** Start of SELECTED EXCERPT **

Market Recap and Expectations
As we enter the next decade, it’s nice to reflect back on the last 10 years. The S&P had exceptional returns and was up over 300% from 2010-2019. In 2019 alone, the S&P 500 was up 31.5%–another remarkable year. Going into 2020, our expectations of future returns are far more muted. We’re starting 2020 with above average valuations in the S&P 500 at 18.1 times price to earnings ratio from December 31, 2019. While some of this can be explained by lower inflation and interest rates, it should be cause for some concern. In addition, corporate margins are being squeezed by labor shortages, higher labor costs and trade related expenses which all can impact earnings growth. Fixed Income shows similar valuation concerns. The 10-year treasury note started the last decade yielding 5% and ended yielding 1.92%. We anticipate the outlook for high quality fixed income is in the low single digits. We also believe there are pockets of value particularly investing outside the US in both developed and emerging stocks. We expect that diversification particularly outside the US will play a very important roll going forward.
The risk of a recession occurring within the next year appears to have faded –the yield curve returned to normal after its previous inversion and incoming economic data is comfortably above recessionary levels. While improved financial conditions make a recession unlikely, admittedly, it is still probably too early to sound the all clear. Until recently, there had been a steady buildup of recession indicators over the preceding couple of years. In addition, the yield curve did un-invert before either of the previous two recessions began. But, all things considered, the risk of an imminent recession now appears to be genuinely quite modest.

** End of SELECTED EXCERPT **

Rewrite the market recap starting at the words "The risk of a recession" and stopping after "genuinely quite modest.", replacing every "yield curve" with "rate curve".

** Start of EXTRACTED INFORMATION **

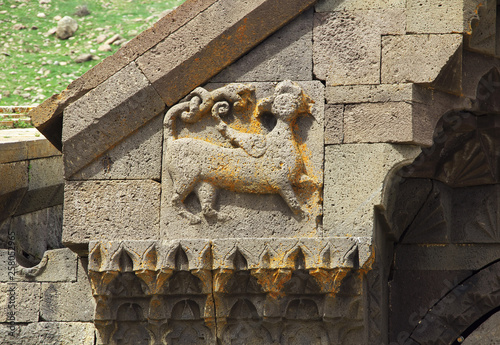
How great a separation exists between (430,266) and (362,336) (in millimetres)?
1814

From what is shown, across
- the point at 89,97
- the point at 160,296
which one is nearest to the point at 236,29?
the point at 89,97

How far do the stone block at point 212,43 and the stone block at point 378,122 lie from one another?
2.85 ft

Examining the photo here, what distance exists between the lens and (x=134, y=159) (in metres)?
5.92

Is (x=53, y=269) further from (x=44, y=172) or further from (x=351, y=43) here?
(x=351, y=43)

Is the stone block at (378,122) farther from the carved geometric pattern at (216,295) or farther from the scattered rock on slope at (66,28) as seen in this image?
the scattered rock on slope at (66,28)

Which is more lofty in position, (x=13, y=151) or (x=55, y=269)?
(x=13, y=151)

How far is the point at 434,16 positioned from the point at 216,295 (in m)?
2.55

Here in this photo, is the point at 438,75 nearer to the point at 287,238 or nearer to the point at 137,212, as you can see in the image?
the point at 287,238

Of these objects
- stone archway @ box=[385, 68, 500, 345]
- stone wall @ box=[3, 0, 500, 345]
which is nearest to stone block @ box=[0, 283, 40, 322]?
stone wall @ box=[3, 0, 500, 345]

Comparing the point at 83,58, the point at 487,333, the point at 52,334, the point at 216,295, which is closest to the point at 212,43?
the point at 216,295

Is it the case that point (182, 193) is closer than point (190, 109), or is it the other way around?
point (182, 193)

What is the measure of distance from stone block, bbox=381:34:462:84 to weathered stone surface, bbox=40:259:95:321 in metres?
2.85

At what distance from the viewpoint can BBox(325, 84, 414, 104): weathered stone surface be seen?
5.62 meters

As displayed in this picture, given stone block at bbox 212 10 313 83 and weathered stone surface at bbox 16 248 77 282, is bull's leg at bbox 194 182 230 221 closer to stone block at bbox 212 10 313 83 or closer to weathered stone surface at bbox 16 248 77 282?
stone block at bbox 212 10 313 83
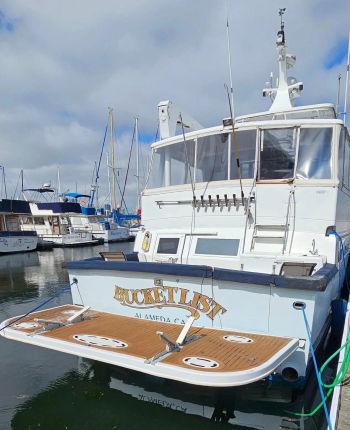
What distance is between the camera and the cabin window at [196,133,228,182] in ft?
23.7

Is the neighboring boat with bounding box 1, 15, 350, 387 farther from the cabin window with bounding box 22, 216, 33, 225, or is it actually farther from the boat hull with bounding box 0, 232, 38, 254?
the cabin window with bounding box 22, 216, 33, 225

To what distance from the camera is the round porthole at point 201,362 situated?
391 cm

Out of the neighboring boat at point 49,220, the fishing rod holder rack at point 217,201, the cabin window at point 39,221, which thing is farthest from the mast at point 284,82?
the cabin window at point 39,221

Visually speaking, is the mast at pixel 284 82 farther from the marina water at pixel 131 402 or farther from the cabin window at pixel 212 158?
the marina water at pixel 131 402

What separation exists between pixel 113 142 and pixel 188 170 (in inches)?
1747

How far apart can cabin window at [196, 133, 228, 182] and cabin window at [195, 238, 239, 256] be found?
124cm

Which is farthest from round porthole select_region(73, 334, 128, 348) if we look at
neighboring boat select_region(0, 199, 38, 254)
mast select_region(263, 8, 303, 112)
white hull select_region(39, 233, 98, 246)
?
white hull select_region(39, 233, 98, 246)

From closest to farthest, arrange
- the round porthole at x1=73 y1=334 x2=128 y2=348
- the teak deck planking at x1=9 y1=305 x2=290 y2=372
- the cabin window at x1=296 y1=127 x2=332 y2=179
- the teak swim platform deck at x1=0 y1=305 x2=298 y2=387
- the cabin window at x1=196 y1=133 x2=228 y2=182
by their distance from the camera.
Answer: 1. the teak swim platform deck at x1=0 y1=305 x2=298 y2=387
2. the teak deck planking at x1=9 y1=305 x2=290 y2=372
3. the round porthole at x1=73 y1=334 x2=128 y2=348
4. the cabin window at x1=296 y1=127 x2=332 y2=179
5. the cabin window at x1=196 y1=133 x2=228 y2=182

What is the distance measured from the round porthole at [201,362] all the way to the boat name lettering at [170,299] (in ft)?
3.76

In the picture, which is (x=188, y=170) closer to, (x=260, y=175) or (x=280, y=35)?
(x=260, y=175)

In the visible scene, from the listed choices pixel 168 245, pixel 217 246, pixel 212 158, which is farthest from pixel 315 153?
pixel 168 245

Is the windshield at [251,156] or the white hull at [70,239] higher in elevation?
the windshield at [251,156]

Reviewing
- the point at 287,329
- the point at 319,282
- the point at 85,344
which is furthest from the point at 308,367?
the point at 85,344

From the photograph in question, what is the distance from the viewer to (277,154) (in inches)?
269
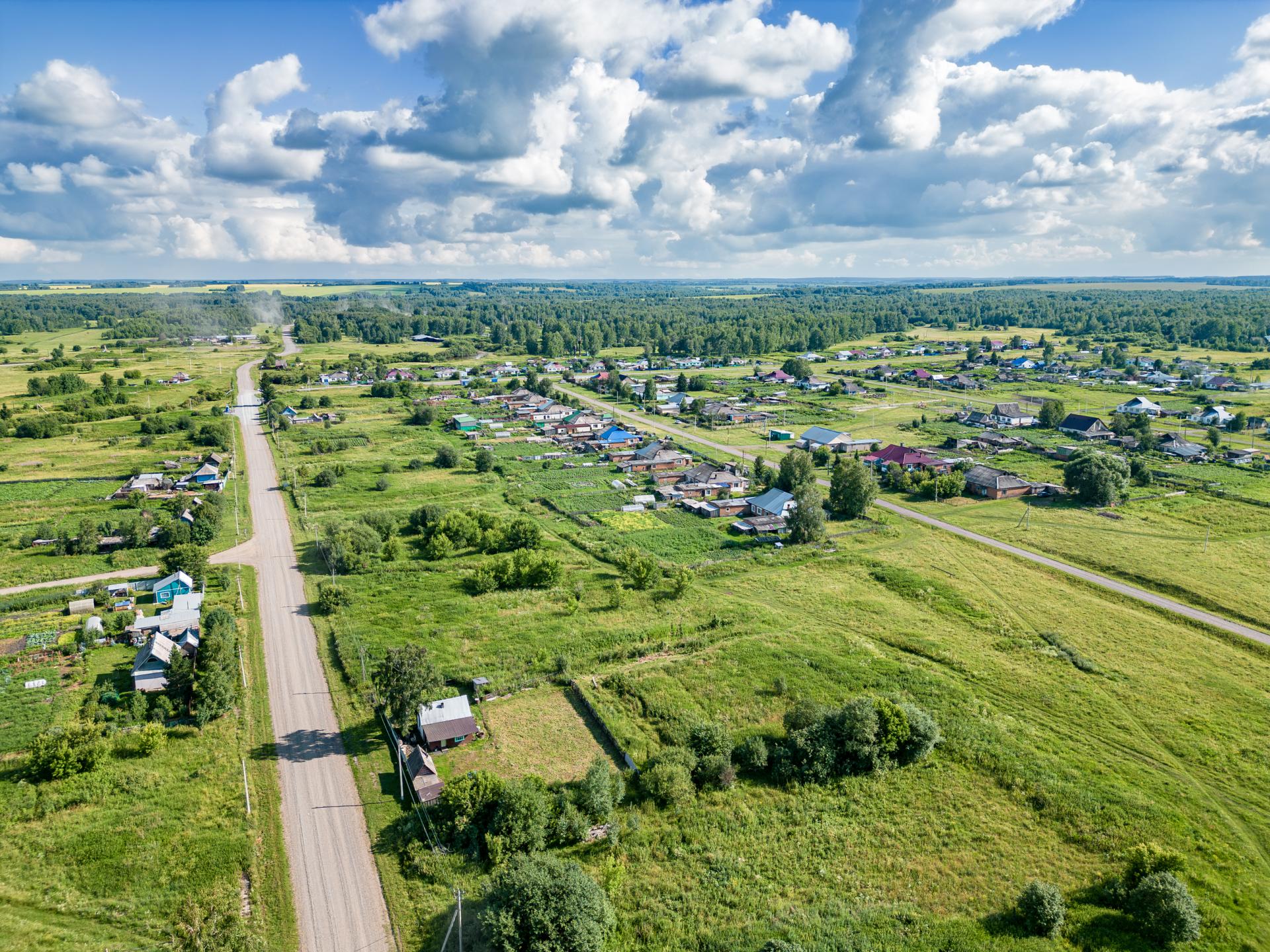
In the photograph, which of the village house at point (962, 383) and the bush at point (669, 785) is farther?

** End of EXTRACTED INFORMATION **
** Start of EXTRACTED INFORMATION **

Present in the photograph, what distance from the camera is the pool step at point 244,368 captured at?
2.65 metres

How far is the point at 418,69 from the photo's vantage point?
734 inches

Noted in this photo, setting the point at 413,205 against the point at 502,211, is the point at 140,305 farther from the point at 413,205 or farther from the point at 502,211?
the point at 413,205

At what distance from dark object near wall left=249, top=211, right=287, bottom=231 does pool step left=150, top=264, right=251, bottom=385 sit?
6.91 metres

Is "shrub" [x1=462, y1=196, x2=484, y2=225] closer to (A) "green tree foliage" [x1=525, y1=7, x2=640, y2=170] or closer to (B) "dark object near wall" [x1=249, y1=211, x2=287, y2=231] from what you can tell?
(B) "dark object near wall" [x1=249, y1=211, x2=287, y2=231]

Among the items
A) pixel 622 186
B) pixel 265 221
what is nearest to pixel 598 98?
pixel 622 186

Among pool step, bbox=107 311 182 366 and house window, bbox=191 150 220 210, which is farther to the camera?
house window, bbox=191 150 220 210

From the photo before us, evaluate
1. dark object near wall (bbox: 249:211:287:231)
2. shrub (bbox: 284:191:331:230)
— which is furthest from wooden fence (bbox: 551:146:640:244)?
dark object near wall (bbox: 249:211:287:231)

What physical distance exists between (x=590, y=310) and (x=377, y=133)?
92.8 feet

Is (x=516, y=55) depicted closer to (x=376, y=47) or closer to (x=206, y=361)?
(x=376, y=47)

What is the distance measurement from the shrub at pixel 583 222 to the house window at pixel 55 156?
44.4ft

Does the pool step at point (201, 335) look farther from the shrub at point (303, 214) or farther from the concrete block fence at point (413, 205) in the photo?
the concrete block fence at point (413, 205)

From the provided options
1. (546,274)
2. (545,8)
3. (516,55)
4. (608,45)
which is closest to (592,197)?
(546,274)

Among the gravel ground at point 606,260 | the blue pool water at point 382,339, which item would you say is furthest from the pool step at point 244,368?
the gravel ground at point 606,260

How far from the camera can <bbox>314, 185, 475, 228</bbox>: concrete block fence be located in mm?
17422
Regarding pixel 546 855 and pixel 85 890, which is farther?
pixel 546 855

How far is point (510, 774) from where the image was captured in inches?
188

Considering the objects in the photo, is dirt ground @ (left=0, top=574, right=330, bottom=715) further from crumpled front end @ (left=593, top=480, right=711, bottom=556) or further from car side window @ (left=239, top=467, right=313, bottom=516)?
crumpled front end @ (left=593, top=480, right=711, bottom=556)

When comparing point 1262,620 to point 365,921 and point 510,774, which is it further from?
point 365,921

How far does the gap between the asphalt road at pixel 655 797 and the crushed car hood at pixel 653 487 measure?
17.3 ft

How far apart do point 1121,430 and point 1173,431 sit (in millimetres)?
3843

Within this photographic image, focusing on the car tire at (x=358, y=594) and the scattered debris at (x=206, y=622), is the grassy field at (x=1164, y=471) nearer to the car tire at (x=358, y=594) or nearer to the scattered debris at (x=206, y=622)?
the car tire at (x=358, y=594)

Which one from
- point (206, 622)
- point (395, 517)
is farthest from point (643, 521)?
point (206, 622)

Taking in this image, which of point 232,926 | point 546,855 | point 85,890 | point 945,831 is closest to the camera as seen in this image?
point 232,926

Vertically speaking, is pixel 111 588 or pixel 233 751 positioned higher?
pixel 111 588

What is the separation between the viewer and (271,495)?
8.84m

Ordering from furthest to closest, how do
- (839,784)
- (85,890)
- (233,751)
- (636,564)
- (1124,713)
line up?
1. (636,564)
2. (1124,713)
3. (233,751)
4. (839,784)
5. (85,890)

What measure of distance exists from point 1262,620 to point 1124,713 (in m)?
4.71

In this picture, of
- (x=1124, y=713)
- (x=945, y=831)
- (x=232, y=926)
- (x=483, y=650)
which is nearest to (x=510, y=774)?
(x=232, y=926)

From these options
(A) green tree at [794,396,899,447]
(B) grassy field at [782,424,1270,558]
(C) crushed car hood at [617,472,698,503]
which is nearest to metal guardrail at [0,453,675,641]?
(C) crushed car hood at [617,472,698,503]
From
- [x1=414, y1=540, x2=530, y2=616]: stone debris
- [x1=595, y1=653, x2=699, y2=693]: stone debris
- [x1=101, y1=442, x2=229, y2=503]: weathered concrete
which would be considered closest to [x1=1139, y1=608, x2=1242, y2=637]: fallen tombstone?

** End of EXTRACTED INFORMATION **

THE ANSWER –
The risk of a recession occurring within the next year appears to have faded –the rate curve returned to normal after its previous inversion and incoming economic data is comfortably above recessionary levels. While improved financial conditions make a recession unlikely, admittedly, it is still probably too early to sound the all clear. Until recently, there had been a steady buildup of recession indicators over the preceding couple of years. In addition, the rate curve did un-invert before either of the previous two recessions began. But, all things considered, the risk of an imminent recession now appears to be genuinely quite modest.